The expansion of NUGW this academic year has also included a concerted effort to support other activist groups on campus, Hull added. In his position, Hull works to facilitate cross-campus solidarity between NUGW and groups like Students Organizing for Labor Rights and NU Community Not Cops.

NUGW’s current platform includes a call to abolish University Police and meet the demands of CoalitionNU, a group of graduate students of marginalized identities. Hull said wage employees on campus are vulnerable not just because of their work status, but also because of systemic discrimination based on race or gender.

“If we are fighting for the welfare of workers at Northwestern, we have to fight for that welfare in multiple respects,” Hull said. 

Aside from the deadline extension issued last summer, administrators have not made moves to improve working conditions for graduate students, Hull said. While he understands the University’s Board of Trustees makes most funding decisions, he said administrators who cannot take direct action themselves have the power to pressure those on the Board who can.

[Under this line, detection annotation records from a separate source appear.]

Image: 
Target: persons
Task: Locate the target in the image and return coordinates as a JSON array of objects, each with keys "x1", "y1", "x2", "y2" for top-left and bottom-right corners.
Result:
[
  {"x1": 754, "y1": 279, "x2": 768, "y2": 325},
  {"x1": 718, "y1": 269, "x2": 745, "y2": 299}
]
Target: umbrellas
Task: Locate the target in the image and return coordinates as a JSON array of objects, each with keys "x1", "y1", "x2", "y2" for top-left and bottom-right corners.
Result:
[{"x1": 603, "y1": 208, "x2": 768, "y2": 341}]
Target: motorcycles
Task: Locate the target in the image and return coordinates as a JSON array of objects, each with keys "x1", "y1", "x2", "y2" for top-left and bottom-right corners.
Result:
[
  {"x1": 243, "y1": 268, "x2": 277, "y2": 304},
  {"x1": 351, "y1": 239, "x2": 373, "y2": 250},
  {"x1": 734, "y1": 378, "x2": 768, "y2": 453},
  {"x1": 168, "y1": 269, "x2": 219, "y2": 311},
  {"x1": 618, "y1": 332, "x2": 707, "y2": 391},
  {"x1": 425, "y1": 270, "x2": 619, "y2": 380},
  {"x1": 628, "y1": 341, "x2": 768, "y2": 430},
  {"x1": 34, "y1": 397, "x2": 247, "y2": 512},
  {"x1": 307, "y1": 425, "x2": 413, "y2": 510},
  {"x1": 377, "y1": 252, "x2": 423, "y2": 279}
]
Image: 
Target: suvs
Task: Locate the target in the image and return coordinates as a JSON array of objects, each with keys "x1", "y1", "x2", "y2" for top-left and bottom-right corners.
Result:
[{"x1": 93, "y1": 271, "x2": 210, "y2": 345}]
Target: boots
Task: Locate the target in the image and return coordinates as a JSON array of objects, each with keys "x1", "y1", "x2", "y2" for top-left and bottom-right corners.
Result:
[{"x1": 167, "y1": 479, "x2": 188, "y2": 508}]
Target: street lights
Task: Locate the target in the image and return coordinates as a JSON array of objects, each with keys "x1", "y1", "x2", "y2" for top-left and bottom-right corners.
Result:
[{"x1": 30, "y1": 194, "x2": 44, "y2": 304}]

A universal, one-year funding extension is the most immediately helpful action the University can take, Hull said. Even as the University transitions back to in-person programming, he said graduate students will continue to feel the effects of the pandemic.

“A number of grad workers will be able to maybe get back into the archives, maybe be able to get back into labs, but it remains the case that their research was disrupted for at least a year,” he said. “Their entire trajectory career-wise, in fact, is disrupted at this point.”